A friend wrote this plea under the heading: “New Covenant Grace”
Generation after generation of Christians who have grown up in “churches” have been given no other option as to throw their money into the offering plates that are passed around every Sunday morning. They have not been allowed to mature in the area of giving because they are never given the freedom of deciding WHERE they want to give. They can be led by the Spirit in almost every other area of their Christian walk, but not when it comes to WHERE to give. Only ordained people who are employed by the church system is allowed to decide where the funds are to be appropriated.
Seems like control, manipulation and abuse is still rife, even in places where they claim to preach grace…
To which I replied:
… on your posting on “New Covenant Grace” … perhaps church leadership is promoting a system of elite political leverage in the guise of extending the Kingdom of God? I am not saying that all church leaders today are consciously and intentionally guilty of this but I am suggesting that it is rife and mainly because it is too costly for them to even think about challenging it. Another reason is that in our present education system we don’t teach people how to think, we teach them what to think, and we in church ministry come through that very same system. As a consequence we too discourage individual thought and most forms of dialogue. Questioning is seen as dissension, even rebellion. We do this under the banner of unity and not wanting disharmony to develop and cause the ‘weaker’ brethren to stumble. We end up (perhaps unwittingly mostly) instructing the people to listen to us and to follow our teaching rather than to rely on the inner voice of the Holy Spirit (over 40,000 independent denominational groups globally all under the banner of one Lord and biblical text is glaring testimony to this).
Those who are in church leadership cannot afford to have them respond with questions or think critically for themselves in any significant way possibly because they surely would soon begin to see that the kings robes are invisible – even non existent and the position of power and privilege will soon cease.
In the scriptures we are challenged to not conform to the patterns of this world yet the church system as we know it now is essentially a political, power-based, money driven, consumer focused business model that serves the executive shareholders and not the stakeholders.
Interestingly there is nothing of this type of model even suggested in the NT texts. if anything the exact opposite is demonstrated. The example Jesus himself left is diametrically opposite to the present corporate business model used in the church.
It serves the leadership to persuade the masses that their primary act of spiritual worship is to attend meetings passively but regularly and to faithfully financially support the exploits and lifestyles of the executive members who are after all, the anointed of God above them. They are led to believe that this is their highest form of service to the Kingdom. Those who do rise up through the ranks are usually hand picked according to the criterion of obedience and submission to the present leadership and the doctrine they preach.

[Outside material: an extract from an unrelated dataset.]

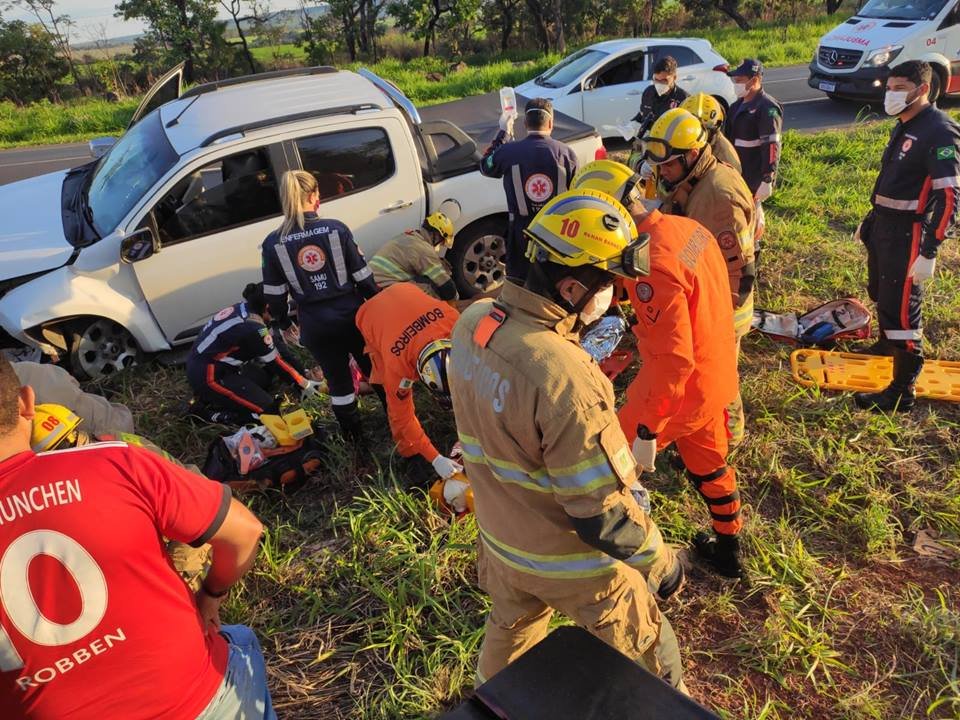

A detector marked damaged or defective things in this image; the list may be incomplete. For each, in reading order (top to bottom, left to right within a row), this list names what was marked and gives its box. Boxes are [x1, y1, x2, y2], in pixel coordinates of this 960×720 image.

I have experienced for myself the tremendously alluring privilege and power that ‘full time’ executive ministry extends to the privileged in the system… I have also seen how easy it is to justify this status quo… and like the rich man who came to Jesus with all his spiritual credentials on display, but left sad and humbled, we would rather slip away silently and follow him no more in the ways he himself walked because we have great worldly wealth and what he seems to actually require of us would threaten our stature with regard to this. Sadly the people have learned well and seem to willingly accept this situation and like in the days of Moses at the foot of Mount Sinai they call out for a king, a ‘Vicar’ to stand before them, to hear from God for them and to mediate between them and God. This is in direct contradiction of what Christ and the apostles taught.
However, on a more specific point, the collection in the early church was for the poor and disenfranchised, the widows and orphans … for those who in some way were disinherited and persecuted because of their new found faith as it was seen to cut against their traditional cultures so severely. The collection of provision specifically to this end was placed at the feet of the apostles so that they could oversee the righteous distribution thereof. It was never intended to support and sustain the privileged life of the clergy. This essentially kicked in as an established tradition when Christianity became the State religion during the Roman era under the rule of the Emperor Constantine.
Yes, a labourer is worthy of his wage but there was never any obligation to pay those who preached the gospel. Paul’s personal dilemma’s is clear testimony to this. The support and sustenance of those who embarked on an exclusive quest to proclaim the gospel has always been according to an act of free-willed, self-determined generosity appraised and expressed individually by the giver and offered to those who served the extension of the Kingdom in this way.
A wage is an obligation.
Grace has no place for obligation.
We all embrace the concept of grace. As church leaders and preachers we proclaim it passionately …
… but we all proclaim grace according to how we interpret it
…and we interpret it according to how it serves us best.
But we don’t have to do it this way… we can do it otherwise…
But if we do we will need to have great courage.